## start TEXT SECTION

About the department
The Department of International Relations is one of the leading centres for the study of international and global politics in the world, and the only department of its kind in Australia. It is unique in combining the general theoretical and empirical study of international politics with a focus on the Asia-Pacific region. In developing theoretical insights, its researchers reach beyond the Western experience to learn from the rich array of Asian historical and contemporary institutions, processes, and practices. They are attuned to the ways in which changes in state's foreign policies, shifts in the strategic balance of power, evolving international norms and globalisation condition political developments in the Asia-Pacific region and around the world.
The Department benefits greatly from its location in the ANU's College of Asia and the Pacific. It has one of the world's largest concentrations of Asia-Pacific expertise. It has strong links with other units in the University that address aspects of world politics, particularly other units within the College's School of International , Political, and Strategic Studies, the School of Regulation, Justice and Diplomacy, the Crawford School of Public Policy, and the Political Science and International Relations Program in the College of Arts and Social Sciences.

## end TEXT SECTION
## start GIVEN RECORDS

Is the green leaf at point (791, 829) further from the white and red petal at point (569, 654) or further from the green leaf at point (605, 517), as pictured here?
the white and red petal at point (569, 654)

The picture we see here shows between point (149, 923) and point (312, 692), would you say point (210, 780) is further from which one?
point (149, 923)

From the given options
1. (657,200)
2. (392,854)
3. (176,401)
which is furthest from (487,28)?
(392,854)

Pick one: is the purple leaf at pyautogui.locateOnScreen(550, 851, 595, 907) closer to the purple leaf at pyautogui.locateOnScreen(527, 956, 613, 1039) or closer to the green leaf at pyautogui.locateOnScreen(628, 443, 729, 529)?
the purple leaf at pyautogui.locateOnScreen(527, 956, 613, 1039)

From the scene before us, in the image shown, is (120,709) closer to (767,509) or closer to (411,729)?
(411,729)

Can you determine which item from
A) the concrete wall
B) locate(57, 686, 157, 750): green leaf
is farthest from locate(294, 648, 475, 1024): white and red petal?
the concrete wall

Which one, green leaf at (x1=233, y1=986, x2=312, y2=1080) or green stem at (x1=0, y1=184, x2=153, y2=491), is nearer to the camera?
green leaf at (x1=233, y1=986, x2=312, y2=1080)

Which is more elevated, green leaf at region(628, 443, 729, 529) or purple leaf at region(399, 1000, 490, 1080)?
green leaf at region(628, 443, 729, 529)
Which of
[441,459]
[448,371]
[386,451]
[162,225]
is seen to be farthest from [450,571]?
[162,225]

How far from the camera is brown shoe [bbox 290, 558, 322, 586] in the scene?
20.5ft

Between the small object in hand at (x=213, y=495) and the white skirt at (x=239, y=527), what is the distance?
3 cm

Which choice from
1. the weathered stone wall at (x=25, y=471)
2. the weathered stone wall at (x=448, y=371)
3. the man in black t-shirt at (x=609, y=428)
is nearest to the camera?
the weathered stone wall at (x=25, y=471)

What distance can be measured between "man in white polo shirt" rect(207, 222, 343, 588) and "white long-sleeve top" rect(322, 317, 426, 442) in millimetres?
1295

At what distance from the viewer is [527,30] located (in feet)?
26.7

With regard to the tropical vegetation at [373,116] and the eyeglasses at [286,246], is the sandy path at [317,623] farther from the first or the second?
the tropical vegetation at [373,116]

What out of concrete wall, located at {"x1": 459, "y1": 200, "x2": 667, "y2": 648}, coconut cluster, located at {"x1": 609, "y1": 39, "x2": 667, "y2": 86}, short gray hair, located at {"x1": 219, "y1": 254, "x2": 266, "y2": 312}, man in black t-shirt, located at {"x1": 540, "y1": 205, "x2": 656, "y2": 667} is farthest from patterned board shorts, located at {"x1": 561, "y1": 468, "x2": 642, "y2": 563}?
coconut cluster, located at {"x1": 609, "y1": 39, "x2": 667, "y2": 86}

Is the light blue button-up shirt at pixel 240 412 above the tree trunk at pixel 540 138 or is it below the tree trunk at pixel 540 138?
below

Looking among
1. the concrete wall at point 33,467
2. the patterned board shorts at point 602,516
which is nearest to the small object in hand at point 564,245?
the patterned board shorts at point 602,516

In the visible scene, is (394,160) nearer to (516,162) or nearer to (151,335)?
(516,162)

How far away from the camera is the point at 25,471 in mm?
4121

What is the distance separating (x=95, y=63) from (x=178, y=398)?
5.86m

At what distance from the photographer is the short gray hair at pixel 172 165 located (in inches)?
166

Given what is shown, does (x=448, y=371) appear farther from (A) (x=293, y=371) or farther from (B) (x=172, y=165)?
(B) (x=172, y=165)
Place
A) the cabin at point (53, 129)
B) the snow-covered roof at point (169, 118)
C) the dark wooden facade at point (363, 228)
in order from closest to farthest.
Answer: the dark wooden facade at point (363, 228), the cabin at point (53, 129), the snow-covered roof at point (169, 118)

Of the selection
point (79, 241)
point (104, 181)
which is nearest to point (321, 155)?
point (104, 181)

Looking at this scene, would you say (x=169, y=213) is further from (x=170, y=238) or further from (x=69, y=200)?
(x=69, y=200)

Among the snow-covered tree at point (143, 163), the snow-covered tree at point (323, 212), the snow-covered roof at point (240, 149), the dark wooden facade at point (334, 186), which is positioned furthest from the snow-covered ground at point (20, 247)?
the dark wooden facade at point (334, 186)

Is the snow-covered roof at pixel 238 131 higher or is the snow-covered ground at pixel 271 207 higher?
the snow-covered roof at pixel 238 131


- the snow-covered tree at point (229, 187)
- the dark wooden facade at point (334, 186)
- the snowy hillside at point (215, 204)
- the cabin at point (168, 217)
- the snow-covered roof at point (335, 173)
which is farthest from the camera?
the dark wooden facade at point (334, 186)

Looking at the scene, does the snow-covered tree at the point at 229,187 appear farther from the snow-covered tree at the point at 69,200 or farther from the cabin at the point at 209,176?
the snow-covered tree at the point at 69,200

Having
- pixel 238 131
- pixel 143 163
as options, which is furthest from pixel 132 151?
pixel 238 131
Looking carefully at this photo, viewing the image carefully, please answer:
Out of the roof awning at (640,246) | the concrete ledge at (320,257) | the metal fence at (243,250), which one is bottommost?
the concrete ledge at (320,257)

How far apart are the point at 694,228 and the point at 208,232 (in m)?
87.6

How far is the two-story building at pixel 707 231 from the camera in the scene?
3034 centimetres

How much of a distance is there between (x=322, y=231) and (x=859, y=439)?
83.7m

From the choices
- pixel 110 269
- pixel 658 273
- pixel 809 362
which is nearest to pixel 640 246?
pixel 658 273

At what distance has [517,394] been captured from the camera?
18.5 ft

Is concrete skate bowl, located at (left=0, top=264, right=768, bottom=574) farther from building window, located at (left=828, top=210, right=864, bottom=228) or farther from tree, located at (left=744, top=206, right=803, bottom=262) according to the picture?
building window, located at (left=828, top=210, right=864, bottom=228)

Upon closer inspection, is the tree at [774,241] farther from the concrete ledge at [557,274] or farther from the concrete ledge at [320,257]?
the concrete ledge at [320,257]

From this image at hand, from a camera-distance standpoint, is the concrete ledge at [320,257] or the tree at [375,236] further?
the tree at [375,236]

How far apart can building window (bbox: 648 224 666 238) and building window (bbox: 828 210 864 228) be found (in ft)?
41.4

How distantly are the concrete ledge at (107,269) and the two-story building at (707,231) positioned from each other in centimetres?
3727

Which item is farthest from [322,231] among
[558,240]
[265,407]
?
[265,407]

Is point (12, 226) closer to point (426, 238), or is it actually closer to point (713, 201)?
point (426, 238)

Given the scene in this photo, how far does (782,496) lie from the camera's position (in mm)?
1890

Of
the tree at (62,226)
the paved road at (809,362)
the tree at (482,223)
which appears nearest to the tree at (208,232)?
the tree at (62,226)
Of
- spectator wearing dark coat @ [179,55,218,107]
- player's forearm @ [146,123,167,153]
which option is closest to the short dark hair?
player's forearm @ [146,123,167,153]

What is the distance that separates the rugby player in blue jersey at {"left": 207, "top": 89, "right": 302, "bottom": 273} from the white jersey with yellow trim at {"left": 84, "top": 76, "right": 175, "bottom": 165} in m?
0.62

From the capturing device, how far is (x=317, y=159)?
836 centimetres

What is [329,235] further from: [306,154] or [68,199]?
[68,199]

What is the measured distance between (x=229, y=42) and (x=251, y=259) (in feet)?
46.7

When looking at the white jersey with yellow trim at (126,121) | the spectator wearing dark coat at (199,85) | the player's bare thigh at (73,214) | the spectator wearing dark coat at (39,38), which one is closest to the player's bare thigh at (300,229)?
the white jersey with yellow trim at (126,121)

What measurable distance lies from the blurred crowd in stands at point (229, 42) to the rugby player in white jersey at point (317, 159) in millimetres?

## end GIVEN RECORDS

REQUEST A: According to the department description, which ANU college is the department located in?
REQUEST B: Echo the records from the line with "What is the measured" through the end of the records.

RESULT A: The ANU's College of Asia and the Pacific.

RESULT B:
What is the measured distance between (x=229, y=42) and (x=251, y=259) (in feet)?
46.7

When looking at the white jersey with yellow trim at (126,121) | the spectator wearing dark coat at (199,85) | the player's bare thigh at (73,214) | the spectator wearing dark coat at (39,38), which one is closest to the player's bare thigh at (300,229)?
the white jersey with yellow trim at (126,121)

What measurable distance lies from the blurred crowd in stands at point (229, 42) to the rugby player in white jersey at point (317, 159) in millimetres?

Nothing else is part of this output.